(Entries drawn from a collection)
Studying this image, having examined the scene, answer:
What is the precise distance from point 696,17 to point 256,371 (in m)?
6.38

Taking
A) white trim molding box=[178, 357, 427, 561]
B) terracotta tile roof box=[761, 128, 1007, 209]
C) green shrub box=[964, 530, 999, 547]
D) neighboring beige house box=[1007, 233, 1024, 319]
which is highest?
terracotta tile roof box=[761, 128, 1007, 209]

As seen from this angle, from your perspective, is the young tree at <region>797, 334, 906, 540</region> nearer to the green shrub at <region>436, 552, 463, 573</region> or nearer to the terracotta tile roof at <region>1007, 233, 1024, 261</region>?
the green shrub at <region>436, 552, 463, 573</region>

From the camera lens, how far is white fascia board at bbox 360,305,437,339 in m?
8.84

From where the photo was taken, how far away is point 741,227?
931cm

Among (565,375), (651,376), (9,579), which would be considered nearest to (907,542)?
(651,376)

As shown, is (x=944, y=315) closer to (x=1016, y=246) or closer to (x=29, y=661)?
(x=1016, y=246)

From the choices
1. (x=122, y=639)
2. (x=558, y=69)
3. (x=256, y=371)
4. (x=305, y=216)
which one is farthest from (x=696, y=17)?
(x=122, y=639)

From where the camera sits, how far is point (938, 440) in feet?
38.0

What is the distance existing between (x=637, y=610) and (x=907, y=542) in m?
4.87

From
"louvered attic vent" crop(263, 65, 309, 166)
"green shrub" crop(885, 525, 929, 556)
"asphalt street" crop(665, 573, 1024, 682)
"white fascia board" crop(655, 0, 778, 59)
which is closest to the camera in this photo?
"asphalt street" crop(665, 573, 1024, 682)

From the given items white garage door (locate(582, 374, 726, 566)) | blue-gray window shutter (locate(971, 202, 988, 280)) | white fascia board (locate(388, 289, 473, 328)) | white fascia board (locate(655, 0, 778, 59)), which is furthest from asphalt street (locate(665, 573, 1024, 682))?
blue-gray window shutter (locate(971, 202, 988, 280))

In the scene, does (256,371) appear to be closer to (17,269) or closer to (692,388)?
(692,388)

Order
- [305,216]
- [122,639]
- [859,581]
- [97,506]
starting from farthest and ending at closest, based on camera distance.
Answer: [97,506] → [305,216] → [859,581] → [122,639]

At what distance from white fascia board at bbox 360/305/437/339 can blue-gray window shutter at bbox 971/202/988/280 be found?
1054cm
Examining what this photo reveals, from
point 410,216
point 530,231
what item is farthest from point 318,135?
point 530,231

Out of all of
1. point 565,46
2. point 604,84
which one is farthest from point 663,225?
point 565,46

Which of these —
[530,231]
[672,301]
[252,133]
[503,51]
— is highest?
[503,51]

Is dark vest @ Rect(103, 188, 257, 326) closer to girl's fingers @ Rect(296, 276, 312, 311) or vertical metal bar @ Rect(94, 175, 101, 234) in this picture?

» **OBJECTIVE**: Carry over the material starting at the line containing "Which of these —" and ending at the last line of the material, adding 13 to every coordinate value in the answers.

» **FULL OUTPUT**:
Which of these —
[530,231]
[672,301]
[252,133]
[503,51]
— is highest?
[516,64]

Is dark vest @ Rect(103, 188, 257, 326) closer to girl's fingers @ Rect(296, 276, 312, 311) or vertical metal bar @ Rect(94, 175, 101, 234) in this picture?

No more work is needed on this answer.